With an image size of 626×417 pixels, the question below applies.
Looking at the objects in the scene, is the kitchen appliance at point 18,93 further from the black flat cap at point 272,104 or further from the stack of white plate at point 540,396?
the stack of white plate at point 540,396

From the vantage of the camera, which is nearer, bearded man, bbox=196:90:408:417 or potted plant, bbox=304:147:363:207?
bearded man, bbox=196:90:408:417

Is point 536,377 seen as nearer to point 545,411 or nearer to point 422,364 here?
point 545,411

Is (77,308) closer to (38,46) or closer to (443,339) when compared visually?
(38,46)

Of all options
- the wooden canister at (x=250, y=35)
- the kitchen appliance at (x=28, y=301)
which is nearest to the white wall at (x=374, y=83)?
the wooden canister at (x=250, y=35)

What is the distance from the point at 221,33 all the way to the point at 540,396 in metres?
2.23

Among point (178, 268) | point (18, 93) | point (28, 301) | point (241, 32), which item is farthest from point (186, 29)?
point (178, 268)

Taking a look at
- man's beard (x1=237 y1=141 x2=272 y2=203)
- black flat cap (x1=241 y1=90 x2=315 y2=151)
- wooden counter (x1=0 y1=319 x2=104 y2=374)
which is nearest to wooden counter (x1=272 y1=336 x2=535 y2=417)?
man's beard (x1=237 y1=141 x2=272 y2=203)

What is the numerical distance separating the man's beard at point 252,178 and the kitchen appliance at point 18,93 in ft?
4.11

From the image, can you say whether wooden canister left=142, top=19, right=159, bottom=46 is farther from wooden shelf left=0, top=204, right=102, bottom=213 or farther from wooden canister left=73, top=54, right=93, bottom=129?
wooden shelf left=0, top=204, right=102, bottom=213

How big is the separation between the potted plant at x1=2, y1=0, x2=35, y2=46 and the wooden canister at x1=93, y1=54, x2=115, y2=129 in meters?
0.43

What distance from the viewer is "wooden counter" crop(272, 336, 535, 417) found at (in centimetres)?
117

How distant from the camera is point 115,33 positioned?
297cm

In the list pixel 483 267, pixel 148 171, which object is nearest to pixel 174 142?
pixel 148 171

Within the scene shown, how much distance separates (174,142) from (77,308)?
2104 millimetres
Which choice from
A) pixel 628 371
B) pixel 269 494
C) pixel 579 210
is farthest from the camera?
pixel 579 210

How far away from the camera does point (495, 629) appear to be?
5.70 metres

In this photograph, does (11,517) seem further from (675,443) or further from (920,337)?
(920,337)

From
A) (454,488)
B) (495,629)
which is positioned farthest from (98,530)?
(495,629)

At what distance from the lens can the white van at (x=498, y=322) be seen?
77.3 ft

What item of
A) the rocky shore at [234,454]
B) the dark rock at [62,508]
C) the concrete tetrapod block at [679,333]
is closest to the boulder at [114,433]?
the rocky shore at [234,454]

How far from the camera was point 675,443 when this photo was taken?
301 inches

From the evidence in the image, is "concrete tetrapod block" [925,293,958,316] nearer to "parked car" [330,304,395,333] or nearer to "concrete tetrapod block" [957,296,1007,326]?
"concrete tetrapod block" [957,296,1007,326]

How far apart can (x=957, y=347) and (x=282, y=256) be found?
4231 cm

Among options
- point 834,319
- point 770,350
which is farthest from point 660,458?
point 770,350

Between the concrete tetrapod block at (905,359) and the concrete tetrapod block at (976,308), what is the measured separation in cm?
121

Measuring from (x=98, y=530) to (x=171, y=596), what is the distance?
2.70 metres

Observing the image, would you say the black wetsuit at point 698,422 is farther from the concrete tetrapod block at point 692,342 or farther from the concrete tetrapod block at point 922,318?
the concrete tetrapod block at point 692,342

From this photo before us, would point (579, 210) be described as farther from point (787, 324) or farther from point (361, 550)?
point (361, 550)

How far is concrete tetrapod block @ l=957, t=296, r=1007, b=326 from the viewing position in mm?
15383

-=-=-=-=-

* Request:
Transcribe each entry precisely, missing none.

* Answer below:
With an image size of 626×417 pixels, the question below applies.
Looking at the objects in the scene, is the kitchen appliance at point 18,93 further from the black flat cap at point 272,104 or further from the stack of white plate at point 540,396?
the stack of white plate at point 540,396

From the vantage of the camera, which is nearer, bearded man, bbox=196:90:408:417 or potted plant, bbox=304:147:363:207?
bearded man, bbox=196:90:408:417

Is point 536,377 seen as nearer to point 545,411 or nearer to point 422,364 here?
point 545,411

Is (77,308) closer to (38,46) or closer to (443,339) when compared visually?
(38,46)

Of all options
- the wooden canister at (x=250, y=35)
- the kitchen appliance at (x=28, y=301)
which is nearest to the white wall at (x=374, y=83)?
the wooden canister at (x=250, y=35)

What is the distance from the point at 221,33 all the way to the point at 540,396 in metres?
2.23

Among point (178, 268) | point (18, 93) | point (28, 301) | point (241, 32), which item is farthest from point (186, 29)?
point (178, 268)

Taking a look at
- man's beard (x1=237 y1=141 x2=272 y2=203)
- black flat cap (x1=241 y1=90 x2=315 y2=151)
- wooden counter (x1=0 y1=319 x2=104 y2=374)
which is nearest to wooden counter (x1=272 y1=336 x2=535 y2=417)?
man's beard (x1=237 y1=141 x2=272 y2=203)

What is the numerical distance separating the man's beard at point 252,178 and the kitchen appliance at point 18,93 in ft?
4.11

From the image, can you say whether wooden canister left=142, top=19, right=159, bottom=46 is farther from wooden shelf left=0, top=204, right=102, bottom=213 or farther from wooden canister left=73, top=54, right=93, bottom=129?
wooden shelf left=0, top=204, right=102, bottom=213

How big is the separation between the potted plant at x1=2, y1=0, x2=35, y2=46 and the wooden canister at x1=93, y1=54, x2=115, y2=129 in meters?
0.43

What distance from the viewer is "wooden counter" crop(272, 336, 535, 417) found at (in centimetres)?
117

How distant from the camera is point 115,33 positioned?
297cm

In the list pixel 483 267, pixel 148 171, which object is nearest to pixel 174 142?
pixel 148 171

Within the scene shown, how much distance separates (174,142) from (77,308)?
2104 millimetres
Which choice from
A) pixel 628 371
B) pixel 269 494
C) pixel 579 210
is farthest from the camera?
pixel 579 210

How far away from the camera does point (495, 629) appear to be?
5.70 metres

In this photograph, does (11,517) seem further from (675,443) or further from (920,337)?
(920,337)

From
A) (454,488)
B) (495,629)
which is positioned farthest from (98,530)?
(495,629)

At what distance from the lens can the white van at (x=498, y=322) be seen?
77.3 ft

What item of
A) the rocky shore at [234,454]
B) the dark rock at [62,508]
C) the concrete tetrapod block at [679,333]
is closest to the boulder at [114,433]?
the rocky shore at [234,454]

How far from the camera was point 675,443 when this photo was taken?
301 inches

From the evidence in the image, is "concrete tetrapod block" [925,293,958,316] nearer to "parked car" [330,304,395,333] or nearer to "concrete tetrapod block" [957,296,1007,326]?
"concrete tetrapod block" [957,296,1007,326]

How far apart can (x=957, y=347) and (x=282, y=256) be found?
4231 cm

Among options
- point 834,319
- point 770,350
which is farthest from point 660,458?
point 770,350

Between the concrete tetrapod block at (905,359) and the concrete tetrapod block at (976,308), what is the measured separation in cm?
121

Measuring from (x=98, y=530) to (x=171, y=596), what is the distance?
2.70 metres

Observing the image, would you say the black wetsuit at point 698,422 is farther from the concrete tetrapod block at point 692,342 or farther from the concrete tetrapod block at point 922,318?
the concrete tetrapod block at point 692,342

From this photo before us, would point (579, 210) be described as farther from point (787, 324) or farther from point (361, 550)?
point (361, 550)

How far is concrete tetrapod block @ l=957, t=296, r=1007, b=326 from the viewing position in mm?
15383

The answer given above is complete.